This approach uses a greedy strategy combined with a max-heap (priority queue) to determine the optimal use of bricks and ladders. The idea is to always use bricks first for the smallest height difference and use ladders for the largest, potentially reserving the ladders for future taller buildings. Whenever we encounter a new jump (difference in height), we add it to the heap, and if the total number of jumps exceeds the available ladders, we use bricks for the smallest jump. If we don’t have enough bricks, we can’t proceed further.
Time Complexity: O(n log n) due to sorting.
Space Complexity: O(n) for storing height differences.
1#include <iostream>
2#include <queue>
3#include <vector>
4using namespace std;
5
6int furthestBuilding(vector<int>& heights, int bricks, int ladders) {
7 priority_queue<int, vector<int>, greater<int>> minHeap;
8 for (int i = 0; i < heights.size() - 1; ++i) {
9 int diff = heights[i + 1] - heights[i];
10 if (diff > 0) {
11 minHeap.push(diff);
12 if (minHeap.size() > ladders) {
13 bricks -= minHeap.top();
14 minHeap.pop();
15 if (bricks < 0) return i;
16 }
17 }
18 }
19 return heights.size() - 1;
20}
21
22int main() {
23 vector<int> heights = {4, 12, 2, 7, 3, 18, 20, 3, 19};
24 cout << furthestBuilding(heights, 10, 2) << endl; // Output: 7
25}
26
This C++ solution implements a priority queue (or min-heap) to effectively manage the use of bricks and ladders. It pushes positive height differences onto the heap and tries to use ladders first by keeping the size of the heap as the count of ladders. When this count exceeds, it compensates using bricks for the smallest value in the heap.
This approach employs binary search to find the furthest building we can reach. The binary search is performed over the indices of the buildings (0 to n-1). For each index midpoint in the search, we check if it's possible to reach that building, given the constraints of available bricks and ladders using a helper function that checks feasibility by simulating resource allocation greedily. The search continually refines the possible maximum index based on resource ability.

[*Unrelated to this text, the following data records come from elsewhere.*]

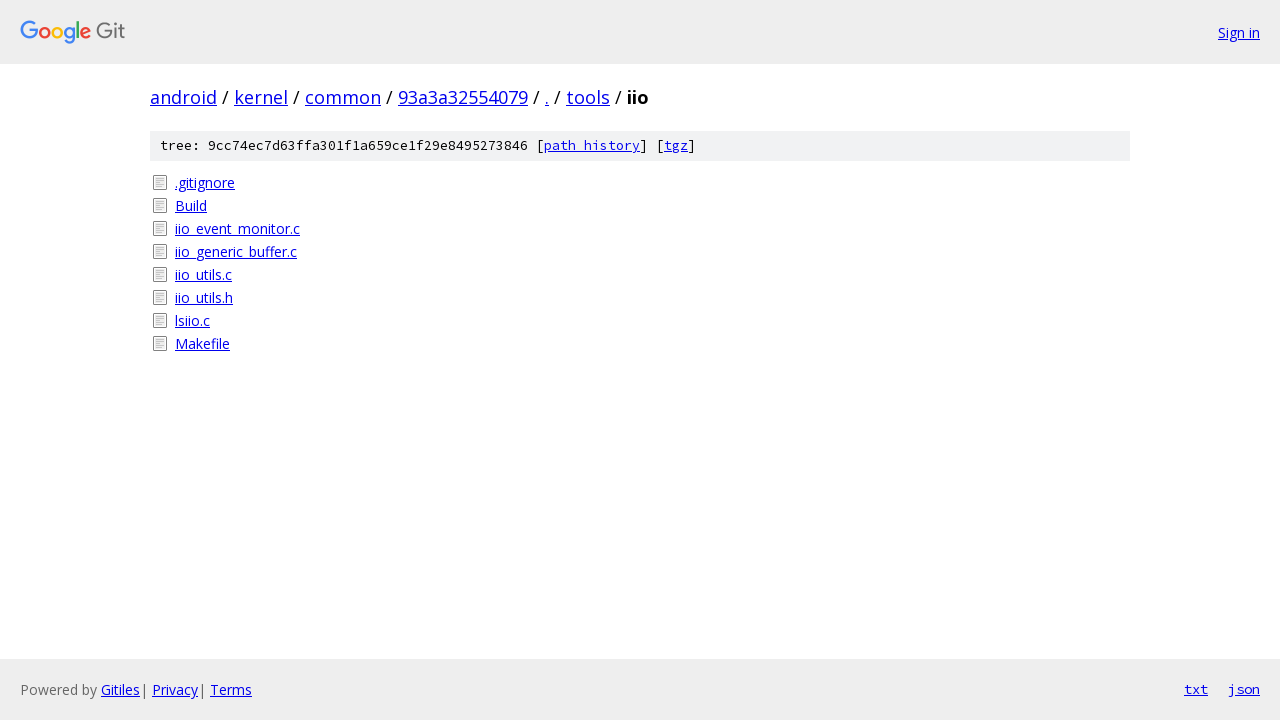

--- FILE ---
content_type: text/html; charset=utf-8
request_url: https://android.googlesource.com/kernel/common/+/93a3a32554079/tools/iio/
body_size: 782
content:
<!DOCTYPE html><html lang="en"><head><meta charset="utf-8"><meta name="viewport" content="width=device-width, initial-scale=1"><title>tools/iio - kernel/common - Git at Google</title><link rel="stylesheet" type="text/css" href="/+static/base.css"><!-- default customHeadTagPart --></head><body class="Site"><header class="Site-header"><div class="Header"><a class="Header-image" href="/"><img src="//www.gstatic.com/images/branding/lockups/2x/lockup_git_color_108x24dp.png" width="108" height="24" alt="Google Git"></a><div class="Header-menu"> <a class="Header-menuItem" href="https://accounts.google.com/AccountChooser?faa=1&amp;continue=https://android.googlesource.com/login/kernel/common/%2B/93a3a32554079/tools/iio">Sign in</a> </div></div></header><div class="Site-content"><div class="Container "><div class="Breadcrumbs"><a class="Breadcrumbs-crumb" href="/?format=HTML">android</a> / <a class="Breadcrumbs-crumb" href="/kernel/">kernel</a> / <a class="Breadcrumbs-crumb" href="/kernel/common/">common</a> / <a class="Breadcrumbs-crumb" href="/kernel/common/+/93a3a32554079">93a3a32554079</a> / <a class="Breadcrumbs-crumb" href="/kernel/common/+/93a3a32554079/">.</a> / <a class="Breadcrumbs-crumb" href="/kernel/common/+/93a3a32554079/tools">tools</a> / <span class="Breadcrumbs-crumb">iio</span></div><div class="TreeDetail"><div class="u-sha1 u-monospace TreeDetail-sha1">tree: 9cc74ec7d63ffa301f1a659ce1f29e8495273846 [<a href="/kernel/common/+log/93a3a32554079/tools/iio">path history</a>] <span>[<a href="/kernel/common/+archive/93a3a32554079/tools/iio.tar.gz">tgz</a>]</span></div><ol class="FileList"><li class="FileList-item FileList-item--regularFile" title="Regular file - .gitignore"><a class="FileList-itemLink" href="/kernel/common/+/93a3a32554079/tools/iio/.gitignore">.gitignore</a></li><li class="FileList-item FileList-item--regularFile" title="Regular file - Build"><a class="FileList-itemLink" href="/kernel/common/+/93a3a32554079/tools/iio/Build">Build</a></li><li class="FileList-item FileList-item--regularFile" title="Regular file - iio_event_monitor.c"><a class="FileList-itemLink" href="/kernel/common/+/93a3a32554079/tools/iio/iio_event_monitor.c">iio_event_monitor.c</a></li><li class="FileList-item FileList-item--regularFile" title="Regular file - iio_generic_buffer.c"><a class="FileList-itemLink" href="/kernel/common/+/93a3a32554079/tools/iio/iio_generic_buffer.c">iio_generic_buffer.c</a></li><li class="FileList-item FileList-item--regularFile" title="Regular file - iio_utils.c"><a class="FileList-itemLink" href="/kernel/common/+/93a3a32554079/tools/iio/iio_utils.c">iio_utils.c</a></li><li class="FileList-item FileList-item--regularFile" title="Regular file - iio_utils.h"><a class="FileList-itemLink" href="/kernel/common/+/93a3a32554079/tools/iio/iio_utils.h">iio_utils.h</a></li><li class="FileList-item FileList-item--regularFile" title="Regular file - lsiio.c"><a class="FileList-itemLink" href="/kernel/common/+/93a3a32554079/tools/iio/lsiio.c">lsiio.c</a></li><li class="FileList-item FileList-item--regularFile" title="Regular file - Makefile"><a class="FileList-itemLink" href="/kernel/common/+/93a3a32554079/tools/iio/Makefile">Makefile</a></li></ol></div></div> <!-- Container --></div> <!-- Site-content --><footer class="Site-footer"><div class="Footer"><span class="Footer-poweredBy">Powered by <a href="https://gerrit.googlesource.com/gitiles/">Gitiles</a>| <a href="https://policies.google.com/privacy">Privacy</a>| <a href="https://policies.google.com/terms">Terms</a></span><span class="Footer-formats"><a class="u-monospace Footer-formatsItem" href="?format=TEXT">txt</a> <a class="u-monospace Footer-formatsItem" href="?format=JSON">json</a></span></div></footer></body></html>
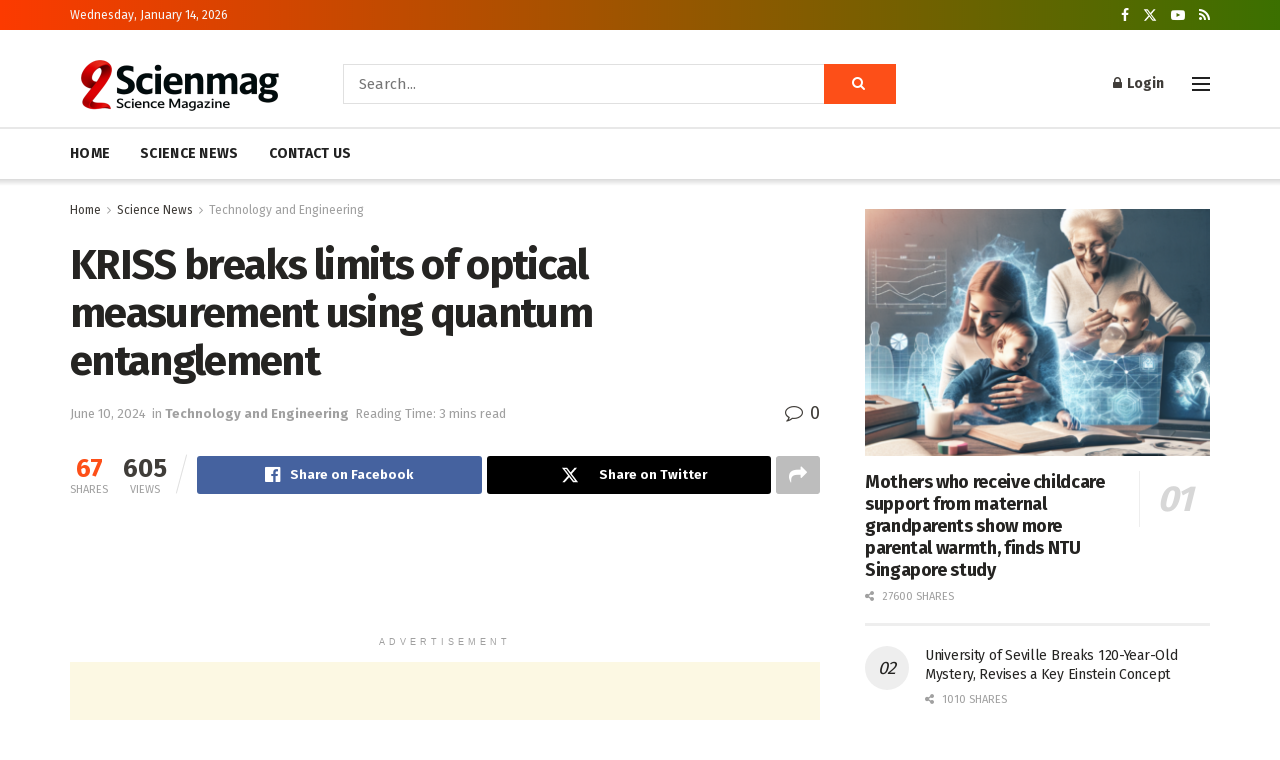

--- FILE ---
content_type: text/html; charset=utf-8
request_url: https://www.google.com/recaptcha/api2/aframe
body_size: 267
content:
<!DOCTYPE HTML><html><head><meta http-equiv="content-type" content="text/html; charset=UTF-8"></head><body><script nonce="8ZWMCX_-I3FfsqEC4cACxg">/** Anti-fraud and anti-abuse applications only. See google.com/recaptcha */ try{var clients={'sodar':'https://pagead2.googlesyndication.com/pagead/sodar?'};window.addEventListener("message",function(a){try{if(a.source===window.parent){var b=JSON.parse(a.data);var c=clients[b['id']];if(c){var d=document.createElement('img');d.src=c+b['params']+'&rc='+(localStorage.getItem("rc::a")?sessionStorage.getItem("rc::b"):"");window.document.body.appendChild(d);sessionStorage.setItem("rc::e",parseInt(sessionStorage.getItem("rc::e")||0)+1);localStorage.setItem("rc::h",'1768416361658');}}}catch(b){}});window.parent.postMessage("_grecaptcha_ready", "*");}catch(b){}</script></body></html>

Time Complexity: O(n log n) because of binary search with operations similar to heap for each midpoint.
Space Complexity: O(n) to store the min-heap simulation for each search step.
1function canReach(heights, bricks, ladders, target) {
2 const minHeap = [];
3 function heapPush(val) {
4 minHeap.push(val);
5 minHeap.sort((a, b) => a - b);
6 }
7 function heapPop() {
8 return minHeap.shift();
9 }
10 for (let i = 0; i < target; i++) {
11 let diff = heights[i + 1] - heights[i];
12 if (diff > 0) {
13 heapPush(diff);
14 if (minHeap.length > ladders) {
15 bricks -= heapPop();
16 if (bricks < 0) return false;
17 }
18 }
19 }
20 return true;
21}
22
23function furthestBuilding(heights, bricks, ladders) {
24 let low = 0, high = heights.length - 1;
25 let result = 0;
26 while (low <= high) {
27 let mid = Math.floor((low + high) / 2);
28 if (canReach(heights, bricks, ladders, mid)) {
29 result = mid;
30 low = mid + 1;
31 } else {
32 high = mid - 1;
33 }
34 }
35 return result;
36}
37
38// Example usage
39console.log(furthestBuilding([4, 12, 2, 7, 3, 18, 20, 3, 19], 10, 2)); // Output: 7
40
For the JavaScript version, binary searching extends along building indices up with long strides. A helper canReach functions through sorted climbs to offer minimally invasive actions akin to other language principles, discerning extreme outreach via mapping possible corridors.